(Rows from a spatial reasoning dataset)
= = =
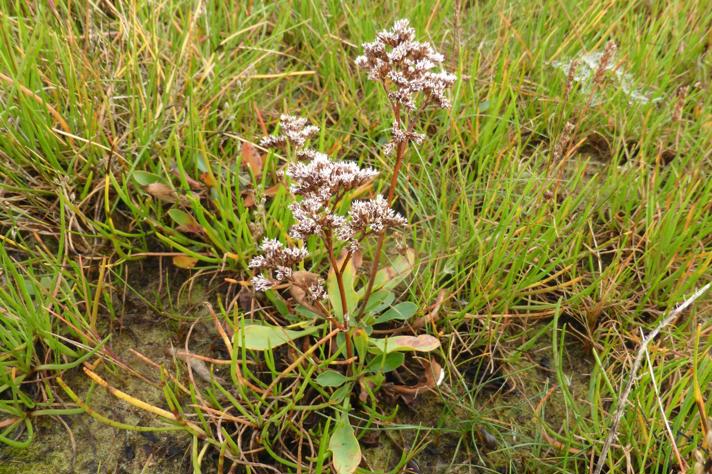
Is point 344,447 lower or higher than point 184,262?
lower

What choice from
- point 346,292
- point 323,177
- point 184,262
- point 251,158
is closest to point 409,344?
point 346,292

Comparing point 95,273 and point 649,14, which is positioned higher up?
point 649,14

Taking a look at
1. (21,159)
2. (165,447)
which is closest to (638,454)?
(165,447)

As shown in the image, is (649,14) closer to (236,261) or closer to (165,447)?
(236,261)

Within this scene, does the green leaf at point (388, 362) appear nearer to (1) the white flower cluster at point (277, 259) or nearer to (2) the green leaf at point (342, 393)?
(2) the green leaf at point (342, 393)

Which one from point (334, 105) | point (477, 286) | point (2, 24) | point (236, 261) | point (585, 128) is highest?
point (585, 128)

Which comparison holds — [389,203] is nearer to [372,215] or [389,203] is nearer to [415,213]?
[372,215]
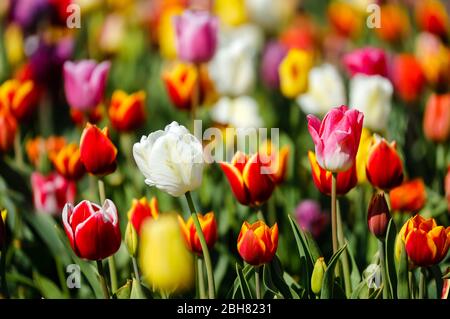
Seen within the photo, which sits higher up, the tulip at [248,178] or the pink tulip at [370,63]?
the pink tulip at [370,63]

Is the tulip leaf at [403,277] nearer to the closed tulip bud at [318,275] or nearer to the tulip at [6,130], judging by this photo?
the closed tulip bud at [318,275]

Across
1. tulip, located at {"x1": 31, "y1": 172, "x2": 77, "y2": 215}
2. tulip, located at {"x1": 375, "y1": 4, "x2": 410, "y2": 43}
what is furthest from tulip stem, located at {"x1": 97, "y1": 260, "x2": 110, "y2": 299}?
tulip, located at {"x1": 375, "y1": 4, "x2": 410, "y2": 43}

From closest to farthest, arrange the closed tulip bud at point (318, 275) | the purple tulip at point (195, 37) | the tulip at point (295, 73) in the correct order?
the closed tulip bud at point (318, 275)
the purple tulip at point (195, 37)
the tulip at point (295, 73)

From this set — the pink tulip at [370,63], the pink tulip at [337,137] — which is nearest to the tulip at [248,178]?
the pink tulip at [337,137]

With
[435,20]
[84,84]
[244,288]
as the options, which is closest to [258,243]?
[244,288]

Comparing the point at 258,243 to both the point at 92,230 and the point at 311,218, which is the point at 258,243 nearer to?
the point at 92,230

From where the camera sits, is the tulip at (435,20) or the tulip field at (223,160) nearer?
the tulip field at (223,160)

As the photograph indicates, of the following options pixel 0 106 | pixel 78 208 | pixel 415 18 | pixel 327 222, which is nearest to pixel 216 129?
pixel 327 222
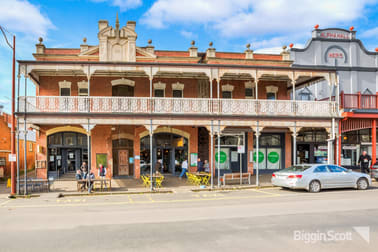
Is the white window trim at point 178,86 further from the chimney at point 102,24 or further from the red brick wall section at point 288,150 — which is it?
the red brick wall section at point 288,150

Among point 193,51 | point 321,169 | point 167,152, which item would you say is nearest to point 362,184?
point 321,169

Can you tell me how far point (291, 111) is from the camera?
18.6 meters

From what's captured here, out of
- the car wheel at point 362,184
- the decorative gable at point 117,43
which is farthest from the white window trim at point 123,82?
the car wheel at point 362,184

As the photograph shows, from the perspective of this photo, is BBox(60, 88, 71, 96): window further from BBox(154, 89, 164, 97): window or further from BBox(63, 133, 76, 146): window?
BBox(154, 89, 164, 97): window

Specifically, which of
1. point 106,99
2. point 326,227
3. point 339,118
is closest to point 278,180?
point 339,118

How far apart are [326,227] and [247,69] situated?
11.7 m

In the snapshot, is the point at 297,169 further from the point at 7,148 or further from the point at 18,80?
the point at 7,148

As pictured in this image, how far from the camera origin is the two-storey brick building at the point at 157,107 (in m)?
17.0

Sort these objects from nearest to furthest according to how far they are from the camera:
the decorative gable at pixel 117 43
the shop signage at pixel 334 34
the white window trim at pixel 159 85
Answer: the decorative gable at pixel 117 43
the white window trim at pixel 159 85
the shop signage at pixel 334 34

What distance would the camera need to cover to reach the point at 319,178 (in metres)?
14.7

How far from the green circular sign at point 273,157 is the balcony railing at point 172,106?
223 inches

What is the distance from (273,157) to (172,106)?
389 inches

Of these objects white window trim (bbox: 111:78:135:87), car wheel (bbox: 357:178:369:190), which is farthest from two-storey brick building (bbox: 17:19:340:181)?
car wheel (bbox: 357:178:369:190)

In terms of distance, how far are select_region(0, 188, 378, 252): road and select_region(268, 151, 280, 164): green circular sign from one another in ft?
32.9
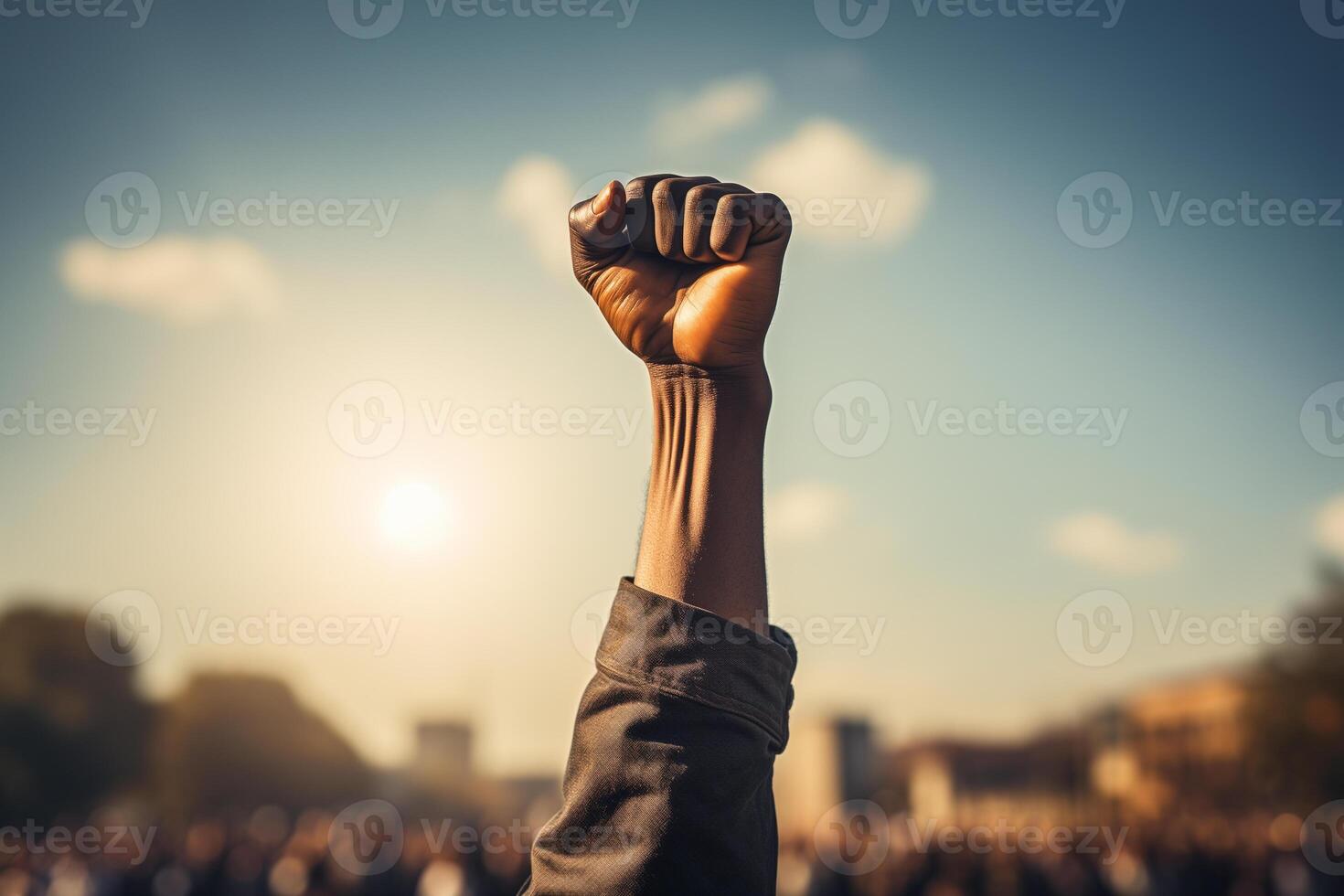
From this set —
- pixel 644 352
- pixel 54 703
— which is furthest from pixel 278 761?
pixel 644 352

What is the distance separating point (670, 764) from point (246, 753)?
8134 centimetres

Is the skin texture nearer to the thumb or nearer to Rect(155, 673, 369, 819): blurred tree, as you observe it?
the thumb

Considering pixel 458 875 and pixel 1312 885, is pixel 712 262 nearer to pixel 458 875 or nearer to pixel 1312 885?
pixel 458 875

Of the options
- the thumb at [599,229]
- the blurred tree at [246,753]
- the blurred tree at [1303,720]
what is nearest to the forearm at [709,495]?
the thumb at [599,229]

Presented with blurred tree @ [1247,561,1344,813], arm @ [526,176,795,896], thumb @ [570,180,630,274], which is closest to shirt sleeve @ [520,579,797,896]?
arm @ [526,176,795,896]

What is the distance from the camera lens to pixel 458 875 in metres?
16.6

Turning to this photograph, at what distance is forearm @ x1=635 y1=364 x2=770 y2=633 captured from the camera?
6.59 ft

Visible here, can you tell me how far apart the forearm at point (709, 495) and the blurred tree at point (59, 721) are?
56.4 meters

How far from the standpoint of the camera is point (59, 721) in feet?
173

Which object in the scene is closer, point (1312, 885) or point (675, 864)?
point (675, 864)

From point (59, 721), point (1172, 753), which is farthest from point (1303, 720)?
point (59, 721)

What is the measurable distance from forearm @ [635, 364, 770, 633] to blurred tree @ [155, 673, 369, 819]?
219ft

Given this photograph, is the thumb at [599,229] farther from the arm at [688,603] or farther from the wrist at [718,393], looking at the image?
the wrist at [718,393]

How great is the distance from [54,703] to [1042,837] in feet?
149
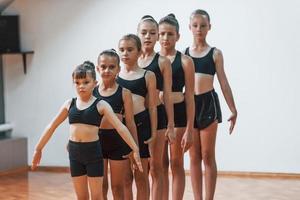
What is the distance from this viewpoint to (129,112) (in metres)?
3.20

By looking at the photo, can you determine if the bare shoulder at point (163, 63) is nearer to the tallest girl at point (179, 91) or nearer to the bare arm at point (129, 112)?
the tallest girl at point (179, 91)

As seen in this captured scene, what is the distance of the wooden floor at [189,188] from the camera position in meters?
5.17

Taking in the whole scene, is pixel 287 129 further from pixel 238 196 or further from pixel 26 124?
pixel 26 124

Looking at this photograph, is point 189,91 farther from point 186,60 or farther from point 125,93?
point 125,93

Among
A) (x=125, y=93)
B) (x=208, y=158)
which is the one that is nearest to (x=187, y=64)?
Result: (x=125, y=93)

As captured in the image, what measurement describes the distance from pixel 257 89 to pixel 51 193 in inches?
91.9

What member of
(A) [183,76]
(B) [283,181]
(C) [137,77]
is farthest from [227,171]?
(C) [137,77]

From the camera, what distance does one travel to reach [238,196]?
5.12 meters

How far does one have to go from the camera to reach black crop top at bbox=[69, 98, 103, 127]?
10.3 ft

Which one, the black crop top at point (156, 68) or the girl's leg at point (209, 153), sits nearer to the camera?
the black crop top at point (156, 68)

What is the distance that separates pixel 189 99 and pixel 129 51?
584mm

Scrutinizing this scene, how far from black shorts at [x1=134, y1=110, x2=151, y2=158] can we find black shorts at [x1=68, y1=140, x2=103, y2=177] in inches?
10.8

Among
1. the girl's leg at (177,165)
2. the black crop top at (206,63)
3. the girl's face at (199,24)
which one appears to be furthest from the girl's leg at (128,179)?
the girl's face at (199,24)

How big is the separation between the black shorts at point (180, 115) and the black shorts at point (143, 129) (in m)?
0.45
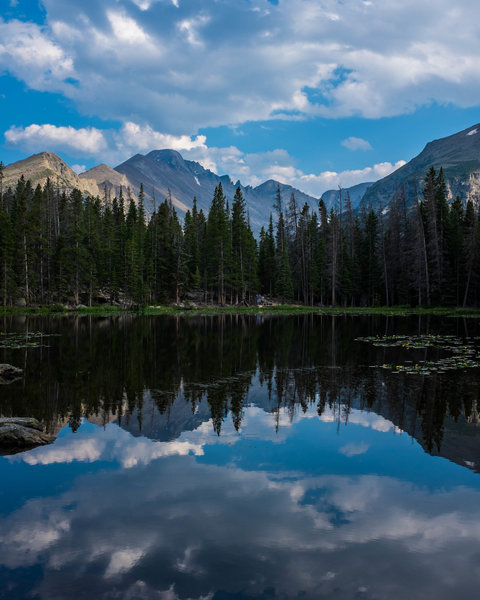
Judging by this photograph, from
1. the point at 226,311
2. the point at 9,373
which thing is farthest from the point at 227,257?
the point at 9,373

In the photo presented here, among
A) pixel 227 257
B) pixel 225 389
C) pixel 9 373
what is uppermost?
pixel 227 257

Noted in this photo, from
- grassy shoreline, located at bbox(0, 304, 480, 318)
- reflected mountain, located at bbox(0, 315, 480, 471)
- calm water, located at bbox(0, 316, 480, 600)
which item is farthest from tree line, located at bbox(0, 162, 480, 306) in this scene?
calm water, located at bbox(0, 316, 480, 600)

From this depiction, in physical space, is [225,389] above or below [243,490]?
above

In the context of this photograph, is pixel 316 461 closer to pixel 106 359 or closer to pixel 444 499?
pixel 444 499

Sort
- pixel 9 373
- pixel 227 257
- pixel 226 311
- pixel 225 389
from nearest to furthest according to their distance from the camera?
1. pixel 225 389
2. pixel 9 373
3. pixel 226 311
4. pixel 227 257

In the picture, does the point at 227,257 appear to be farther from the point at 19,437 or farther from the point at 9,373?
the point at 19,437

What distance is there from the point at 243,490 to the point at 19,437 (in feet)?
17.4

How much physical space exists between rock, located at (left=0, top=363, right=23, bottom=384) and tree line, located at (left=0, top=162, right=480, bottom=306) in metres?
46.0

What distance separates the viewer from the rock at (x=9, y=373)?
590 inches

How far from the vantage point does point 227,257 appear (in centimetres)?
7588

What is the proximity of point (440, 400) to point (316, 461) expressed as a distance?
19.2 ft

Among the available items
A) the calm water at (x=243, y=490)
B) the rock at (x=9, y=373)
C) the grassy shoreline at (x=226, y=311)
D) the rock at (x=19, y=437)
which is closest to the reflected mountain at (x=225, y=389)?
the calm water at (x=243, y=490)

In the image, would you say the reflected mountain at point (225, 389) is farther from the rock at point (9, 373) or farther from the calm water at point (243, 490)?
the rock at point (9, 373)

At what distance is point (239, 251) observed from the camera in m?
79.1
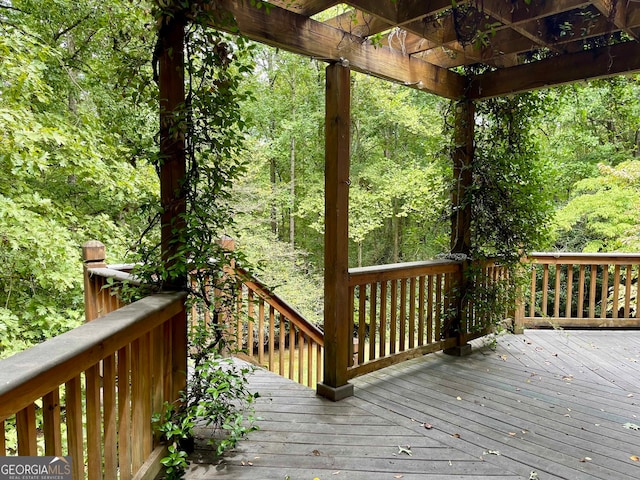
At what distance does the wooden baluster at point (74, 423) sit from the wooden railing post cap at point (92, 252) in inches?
= = =
Stated exercise ▸
Retype only the lines from the one with "Noted in this photo, from" through the final line of the entries, please, and keep the pictures out.

Right answer ▸
Noted in this photo, from
- grassy shoreline, located at bbox(0, 304, 480, 318)
- reflected mountain, located at bbox(0, 315, 480, 471)
- calm water, located at bbox(0, 316, 480, 600)
which item is farthest from tree line, located at bbox(0, 162, 480, 306) in this scene?
calm water, located at bbox(0, 316, 480, 600)

From this depiction, in physical space, is [225,389] above or below [243,490]?
above

In the context of this photograph, is pixel 316 461 closer to pixel 106 359 or closer to pixel 444 499?
pixel 444 499

Sort
- pixel 9 373
- pixel 227 257
- pixel 226 311
- pixel 225 389
from nearest to furthest according to their distance from the camera?
1. pixel 225 389
2. pixel 9 373
3. pixel 226 311
4. pixel 227 257

In the picture, does the point at 227,257 appear to be farther from the point at 19,437 or farther from the point at 9,373?
the point at 19,437

What distance is there from the point at 243,490 to the point at 19,437 (in feet)?
17.4

How much physical space exists between rock, located at (left=0, top=363, right=23, bottom=384) and tree line, located at (left=0, top=162, right=480, bottom=306) in metres?
46.0

What distance separates the viewer from the rock at (x=9, y=373)?
590 inches

How far from the vantage point does point 227,257 appear (in centimetres)?
7588

What is the proximity of point (440, 400) to point (316, 461) expressed as a distance?
19.2 ft

Among the available items
A) the calm water at (x=243, y=490)
B) the rock at (x=9, y=373)
C) the grassy shoreline at (x=226, y=311)
D) the rock at (x=19, y=437)
which is closest to the reflected mountain at (x=225, y=389)?
the calm water at (x=243, y=490)

In the image, would you say the reflected mountain at point (225, 389) is farther from the rock at point (9, 373) or farther from the calm water at point (243, 490)?
the rock at point (9, 373)

At what distance is point (239, 251) observed from the camera in m?
79.1
At what distance does the wooden baluster at point (74, 423) sit from the wooden railing post cap at point (92, 252) in inches?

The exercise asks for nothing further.